§ SUPPLIED MATERIAL
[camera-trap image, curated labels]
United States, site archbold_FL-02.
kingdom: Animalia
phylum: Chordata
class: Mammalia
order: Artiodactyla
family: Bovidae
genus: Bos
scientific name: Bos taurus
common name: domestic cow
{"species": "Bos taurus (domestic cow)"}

§ PROBLEM DESCRIPTION
The records above are to be reproduced exactly, with nothing left out.

§ RESULT OF THE EXERCISE
[camera-trap image, curated labels]
United States, site archbold_FL-02.
kingdom: Animalia
phylum: Chordata
class: Mammalia
order: Artiodactyla
family: Bovidae
genus: Bos
scientific name: Bos taurus
common name: domestic cow
{"species": "Bos taurus (domestic cow)"}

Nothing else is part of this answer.